Create. When the architecture holds, capacity returns. You stop negotiating with your self-worth. You stop borrowing other people’s urgencies. You start doing the work you were actually here to do. Joy is the body’s data point for alignment. It arrives when the architecture is working.
Work with me
I take a small number of one-on-one clients.
This is for women with stakes, standards, and a 3pm that keeps betraying them. Founders, creatives, executives, and mothers who are running households the way they used to run teams… and running on fumes.
We identify where you’re hemorrhaging capacity. We install a rhythm your nervous system can count on. We clear the blocks that keep you grinding instead of building.
The work draws from twenty years of practice: Ayurveda, Kundalini yoga and meditation, and the frameworks I have developed from thousands of hours with women across the Reset → Rhythm → Create arc.
Join the practice
My Substack is where the daily work happens, and it’s free.
Food as Medicine publishes essays on external referral, signal literacy, architecture, and reclaiming internal authority, starting with one warm, seated lunch.
Inside you will also find:
The Day-in-the-Life Assessment. Map your current rhythm and see where you’re abandoning yourself. Free for all subscribers.

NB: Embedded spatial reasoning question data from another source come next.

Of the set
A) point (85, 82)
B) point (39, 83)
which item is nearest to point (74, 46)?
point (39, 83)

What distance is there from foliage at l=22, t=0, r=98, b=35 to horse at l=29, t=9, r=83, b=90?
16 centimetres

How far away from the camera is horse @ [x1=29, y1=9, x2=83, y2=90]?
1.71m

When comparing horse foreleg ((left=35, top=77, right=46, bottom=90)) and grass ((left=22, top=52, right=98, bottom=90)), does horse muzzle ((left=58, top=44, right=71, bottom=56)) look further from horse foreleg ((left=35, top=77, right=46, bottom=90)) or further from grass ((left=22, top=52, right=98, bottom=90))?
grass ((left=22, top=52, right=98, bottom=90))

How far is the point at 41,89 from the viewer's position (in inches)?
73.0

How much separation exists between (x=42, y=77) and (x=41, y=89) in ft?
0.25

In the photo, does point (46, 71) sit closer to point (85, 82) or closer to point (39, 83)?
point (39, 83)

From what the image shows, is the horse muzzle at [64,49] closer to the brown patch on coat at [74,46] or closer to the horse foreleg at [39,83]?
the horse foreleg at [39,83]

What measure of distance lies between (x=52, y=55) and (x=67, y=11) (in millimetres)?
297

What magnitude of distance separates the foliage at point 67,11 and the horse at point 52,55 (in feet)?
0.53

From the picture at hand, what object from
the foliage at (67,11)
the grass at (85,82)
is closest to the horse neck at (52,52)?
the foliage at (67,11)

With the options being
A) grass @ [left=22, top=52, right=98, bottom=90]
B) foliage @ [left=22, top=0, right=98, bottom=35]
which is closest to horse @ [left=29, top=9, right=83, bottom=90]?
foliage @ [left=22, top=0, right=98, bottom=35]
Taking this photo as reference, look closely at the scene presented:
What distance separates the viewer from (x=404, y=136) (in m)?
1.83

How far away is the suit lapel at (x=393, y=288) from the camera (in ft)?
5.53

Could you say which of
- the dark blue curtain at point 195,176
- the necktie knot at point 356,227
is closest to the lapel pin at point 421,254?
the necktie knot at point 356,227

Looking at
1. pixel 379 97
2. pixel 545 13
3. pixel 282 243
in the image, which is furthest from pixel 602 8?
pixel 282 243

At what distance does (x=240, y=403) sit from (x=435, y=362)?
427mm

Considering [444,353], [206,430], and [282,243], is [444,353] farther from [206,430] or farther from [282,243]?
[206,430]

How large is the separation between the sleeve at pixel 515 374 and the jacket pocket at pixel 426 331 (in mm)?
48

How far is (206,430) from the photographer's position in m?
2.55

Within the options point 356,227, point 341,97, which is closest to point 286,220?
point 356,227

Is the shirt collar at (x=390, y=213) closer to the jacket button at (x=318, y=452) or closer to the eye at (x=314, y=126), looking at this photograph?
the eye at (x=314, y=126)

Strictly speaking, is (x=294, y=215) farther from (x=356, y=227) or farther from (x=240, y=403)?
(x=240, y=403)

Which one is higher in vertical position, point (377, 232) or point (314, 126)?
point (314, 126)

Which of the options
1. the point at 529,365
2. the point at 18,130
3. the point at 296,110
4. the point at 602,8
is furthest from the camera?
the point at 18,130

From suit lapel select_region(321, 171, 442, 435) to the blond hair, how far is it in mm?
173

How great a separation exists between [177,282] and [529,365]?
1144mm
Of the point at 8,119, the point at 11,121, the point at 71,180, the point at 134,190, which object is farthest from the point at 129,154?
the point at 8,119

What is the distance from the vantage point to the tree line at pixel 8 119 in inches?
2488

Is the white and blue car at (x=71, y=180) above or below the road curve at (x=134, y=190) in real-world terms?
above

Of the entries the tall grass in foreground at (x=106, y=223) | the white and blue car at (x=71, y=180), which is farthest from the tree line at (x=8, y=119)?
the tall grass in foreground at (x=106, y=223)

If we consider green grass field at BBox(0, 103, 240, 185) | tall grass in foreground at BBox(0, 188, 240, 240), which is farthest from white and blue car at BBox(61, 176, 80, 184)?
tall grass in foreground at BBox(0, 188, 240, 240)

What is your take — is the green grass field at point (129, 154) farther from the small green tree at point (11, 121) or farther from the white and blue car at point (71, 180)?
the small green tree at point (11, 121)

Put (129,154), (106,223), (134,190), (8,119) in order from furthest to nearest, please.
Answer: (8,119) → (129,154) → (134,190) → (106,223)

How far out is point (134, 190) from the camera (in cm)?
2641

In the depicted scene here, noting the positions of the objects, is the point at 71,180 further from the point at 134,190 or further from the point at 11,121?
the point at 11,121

The AI Coach version (for paid subs) walks you through it interactively.
The Sadhana Huddle. Live morning meditation, Monday through Friday, 6:00–6:30am CDT. A daily anchor point with a small community of practitioners. Available to annual paid subscribers.
The Anchor Circle. A private, capped group of twelve women working the Reset → Rhythm → Create arc together. Monthly Zoom, a WhatsApp thread, and direct access to me between sessions. Founding member tier.
The book
I’m writing a book. The thesis: External Referral Is the Root Disease.
It traces the cultural operating system that trains high-achieving women to override their own knowing, and lays out the architecture for reclaiming it. One warm lunch at a time.
Eat warm, breathe slow, keep a rhythm.